The Association of Armenian Scouts (Հայ Արի, Haï Ari, alternately Association des Scouts Armeniens) was the Armenian Scouting in Exile movement recognized by the World Organization of the Scout Movement. In 1929 the Association of Armenian Scouts, centered in Paris, was given recognition as a member of the International Conference. Haï Ari was a member of the World Organization of the Scout Movement from 1929 to 1997. The organization was recognized in exile, with headquarters and approximately 1,100 members in France.

== History ==
Scouting in Armenia was founded in 1912, then later developed abroad among the refugees who had survived the genocide of 1915-1916 and among those that had fled the communist takeover of Armenia in 1920, at which point Scouting ceased to exist in Armenia.

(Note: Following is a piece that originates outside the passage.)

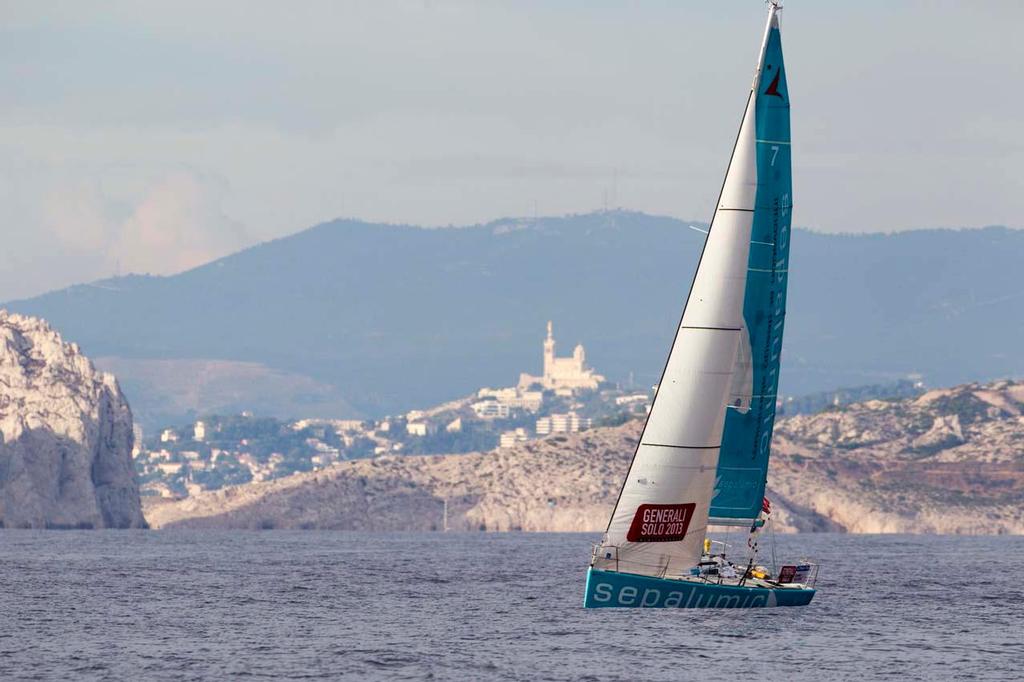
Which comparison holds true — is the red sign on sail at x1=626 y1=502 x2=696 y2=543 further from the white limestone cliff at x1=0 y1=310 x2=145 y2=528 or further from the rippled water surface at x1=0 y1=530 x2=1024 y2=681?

Dr. Kourkène Medzadourian, Chief Scout of Armenia, moved to France, where troops of Armenian Scouts were established in large cities.

In 1929, World Scouting recognized the Association of Armenian Scouts, Haï Ari, based in France. While the Association did not have its own territorial base, it was the exception to the rule, remaining a member of the World Organization and the European Scout Region.

In April 1939, J. S. Wilson paid a visit in Paris for the tenth anniversary of the recognition of the Association of Armenian Scouts.

At its meeting in 1945, the International Committee considered the standing of the two non-territorial National Scout Organizations, the Association des Scouts Armeniens and the Association Nationale des Scouts Russes. It was proved that the Armenian organization was very much alive, and that it had members in various countries, some of whom could not be recognized as Scouts without the existence of the Armenian organization. The same did not appear to be the case with the Russian Scouts, whose membership had dwindled and seemed to be confined to displaced persons (DP) camps. The Committee felt that the continued registration of the Association Nationale des Scouts Russes was not justified. The policy adopted in 1947 and reaffirmed in 1949 remained as it was until 1957, when the Committee decided to reconsider the whole question of policy in view of changed conditions.

In 1994, National Scout Movement of Armenia (Hayastani Azgayin Scautakan Sharjum Kazmakerputiun, HASK) was born. The French-based Association of Armenian Scouts withdrew from membership in order to allow Scouting in Armenia to join the World Organization. Membership in the World Organization passed to HASK on April 18, 1997.

The former refugee organization disbanded on January 9, 1998.

==Ideals==
The Scout Motto was Misht Badrast (Միշտ Պատրաստ) meaning 'always ready' in Armenian.

The Scout emblem incorporated the national colors as well as Mount Ararat, also an element of the coat of arms of Armenia.